- **DO THIS**
Can you write out all of the material below, word for word?

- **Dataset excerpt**
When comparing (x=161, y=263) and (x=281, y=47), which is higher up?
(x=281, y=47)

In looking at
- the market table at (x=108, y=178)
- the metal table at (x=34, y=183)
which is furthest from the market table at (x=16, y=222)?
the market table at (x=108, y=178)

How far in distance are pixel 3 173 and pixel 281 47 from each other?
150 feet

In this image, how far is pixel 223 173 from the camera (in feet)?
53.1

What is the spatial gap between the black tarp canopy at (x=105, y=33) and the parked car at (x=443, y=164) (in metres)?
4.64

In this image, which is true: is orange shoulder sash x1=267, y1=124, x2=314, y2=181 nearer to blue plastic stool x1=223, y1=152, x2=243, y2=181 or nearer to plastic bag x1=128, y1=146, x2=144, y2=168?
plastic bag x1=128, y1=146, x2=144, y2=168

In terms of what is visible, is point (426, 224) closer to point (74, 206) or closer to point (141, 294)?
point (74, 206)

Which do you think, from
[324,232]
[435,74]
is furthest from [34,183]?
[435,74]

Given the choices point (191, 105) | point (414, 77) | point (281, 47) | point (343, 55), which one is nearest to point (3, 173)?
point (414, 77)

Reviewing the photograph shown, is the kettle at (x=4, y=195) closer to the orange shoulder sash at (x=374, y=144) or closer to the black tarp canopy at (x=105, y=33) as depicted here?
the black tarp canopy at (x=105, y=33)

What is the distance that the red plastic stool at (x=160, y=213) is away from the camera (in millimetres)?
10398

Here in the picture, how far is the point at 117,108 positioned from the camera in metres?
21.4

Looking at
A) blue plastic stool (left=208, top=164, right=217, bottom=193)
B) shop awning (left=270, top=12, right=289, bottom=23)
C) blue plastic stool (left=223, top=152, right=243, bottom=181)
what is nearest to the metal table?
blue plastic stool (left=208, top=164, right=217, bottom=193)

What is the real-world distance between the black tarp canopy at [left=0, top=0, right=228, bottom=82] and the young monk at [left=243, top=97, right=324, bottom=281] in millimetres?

- **THE ANSWER**
When comparing (x=161, y=263) and (x=281, y=47), which is higher up?
(x=281, y=47)

In looking at
- the market table at (x=108, y=178)
- the metal table at (x=34, y=183)
which is furthest from the market table at (x=16, y=222)?
the market table at (x=108, y=178)

How far in distance are pixel 3 173 and pixel 281 47 from each other?
150 feet

In this image, how far is pixel 223 173 from the camera (in feet)?
53.1

What is the spatial gap between the black tarp canopy at (x=105, y=33) and the parked car at (x=443, y=164) (in metres)?
4.64

In this image, which is true: is orange shoulder sash x1=267, y1=124, x2=314, y2=181 nearer to blue plastic stool x1=223, y1=152, x2=243, y2=181 or nearer to plastic bag x1=128, y1=146, x2=144, y2=168?
plastic bag x1=128, y1=146, x2=144, y2=168

In terms of what is visible, is point (426, 224) closer to point (74, 206) or closer to point (141, 294)?
point (74, 206)

Which do you think, from
[324,232]
[435,74]
is furthest from [34,183]?
[435,74]

Given the choices point (191, 105) | point (414, 77) | point (281, 47) | point (343, 55), which one is nearest to point (3, 173)?
point (414, 77)

Reviewing the photograph shown, is the kettle at (x=4, y=195) closer to the orange shoulder sash at (x=374, y=144) or closer to the black tarp canopy at (x=105, y=33) as depicted here?
the black tarp canopy at (x=105, y=33)

What is the distance that the red plastic stool at (x=160, y=213) is away from the camera (in millimetres)?
10398

Here in the picture, how far is the point at 117,108 positioned from the camera in metres?
21.4

Looking at
A) blue plastic stool (left=208, top=164, right=217, bottom=193)
B) shop awning (left=270, top=12, right=289, bottom=23)
C) blue plastic stool (left=223, top=152, right=243, bottom=181)
what is nearest to the metal table?
blue plastic stool (left=208, top=164, right=217, bottom=193)

What is the real-world distance between the black tarp canopy at [left=0, top=0, right=228, bottom=82] and the young monk at [left=243, top=97, right=324, bottom=281] in millimetres?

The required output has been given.